* **BRANO DI TESTO**
Il nome Gabriella Carsano forse vi dirà poco, ma basterà inserirlo nei vari motori di ricerca che il suo viso scavato e triste vi riporterà alla mente la sua tragedia, quella che nessuna madre vorrebbe mai per se stessa, il peggior incubo in cui si possa finire, e se ho deciso di parlarvele oggi è perché Gabriella è morta il 29 luglio 2022, ha chiuso gli occhi su un mondo ingiusto che ha deciso per lei, strappandole la figlia, così tanto cercata, così tanto desiderata. Quella bimba, che insieme al marito aveva chiamato Viola, quella piccina che ha potuto tenere in braccio solo per due anni, quando un solerte vicino decise di segnalare il loro caso per aver lasciato la piccola, che allora aveva pochi mesi, in macchina per pochi minuti, il tempo di portare la spesa in casa, ma tanto bastò agli assistenti sociali e al tribunale di Torino nel 2011 per togliere loro la figlia, darla in affido ad un’altra famiglia e dichiararla definitivamente adottabile nel 2018, dopo che le accuse stesse, da loro pronunciate, decaddero. Non c’era stato abbandono, nessuna inadeguatezza genitoriale, ma Gabriella non ha mai più potuto vedere sua figlia, la sua Viola, perché per il suo bene era stato deciso diversamente, troppo anziani lei e il marito per essere dei bravi genitori, anche se questo non è mai stato scritto in nessuna delle sentenze, ma il sospetto che in questa vicenda il pregiudizio abbia avuto la meglio è più che una pulce nell’orecchio, perché a parlare sono i fatti.

* **CONSEGNA A**
Filtra le righe e ricopia ciascuna di quelle che contengono la parola "house".
Le righe riportate più avanti non hanno alcun legame con il brano.

* **DATI MOSTRATI**

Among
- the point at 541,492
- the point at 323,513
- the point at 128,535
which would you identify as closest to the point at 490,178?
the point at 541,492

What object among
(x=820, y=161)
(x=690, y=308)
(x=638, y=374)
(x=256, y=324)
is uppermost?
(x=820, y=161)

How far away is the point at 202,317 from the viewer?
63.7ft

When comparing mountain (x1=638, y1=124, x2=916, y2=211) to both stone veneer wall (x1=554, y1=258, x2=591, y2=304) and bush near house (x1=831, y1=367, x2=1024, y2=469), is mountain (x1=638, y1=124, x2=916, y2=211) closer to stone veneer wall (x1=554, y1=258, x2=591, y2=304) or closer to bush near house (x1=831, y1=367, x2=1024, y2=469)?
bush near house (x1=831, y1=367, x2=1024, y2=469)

---

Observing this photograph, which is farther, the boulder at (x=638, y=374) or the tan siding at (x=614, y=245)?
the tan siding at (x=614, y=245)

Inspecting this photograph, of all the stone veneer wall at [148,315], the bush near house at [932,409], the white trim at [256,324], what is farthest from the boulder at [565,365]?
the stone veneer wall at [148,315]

* **CONSEGNA B**
Rispondi a queste domande sul brano dedicato a Gabriella Carsano:
(i) In quale data è morta Gabriella Carsano?
(ii) Che nome era stato dato alla bambina?
(iii) In che anno la bambina è stata dichiarata definitivamente adottabile?

* **RISULTATO ATTESO A**
When comparing mountain (x1=638, y1=124, x2=916, y2=211) to both stone veneer wall (x1=554, y1=258, x2=591, y2=304) and bush near house (x1=831, y1=367, x2=1024, y2=469), is mountain (x1=638, y1=124, x2=916, y2=211) closer to stone veneer wall (x1=554, y1=258, x2=591, y2=304) or closer to bush near house (x1=831, y1=367, x2=1024, y2=469)?
bush near house (x1=831, y1=367, x2=1024, y2=469)
Inspecting this photograph, of all the stone veneer wall at [148,315], the bush near house at [932,409], the white trim at [256,324], what is farthest from the boulder at [565,365]?

* **RISULTATO ATTESO B**
(i) Il 29 luglio 2022.
(ii) Viola.
(iii) Nel 2018.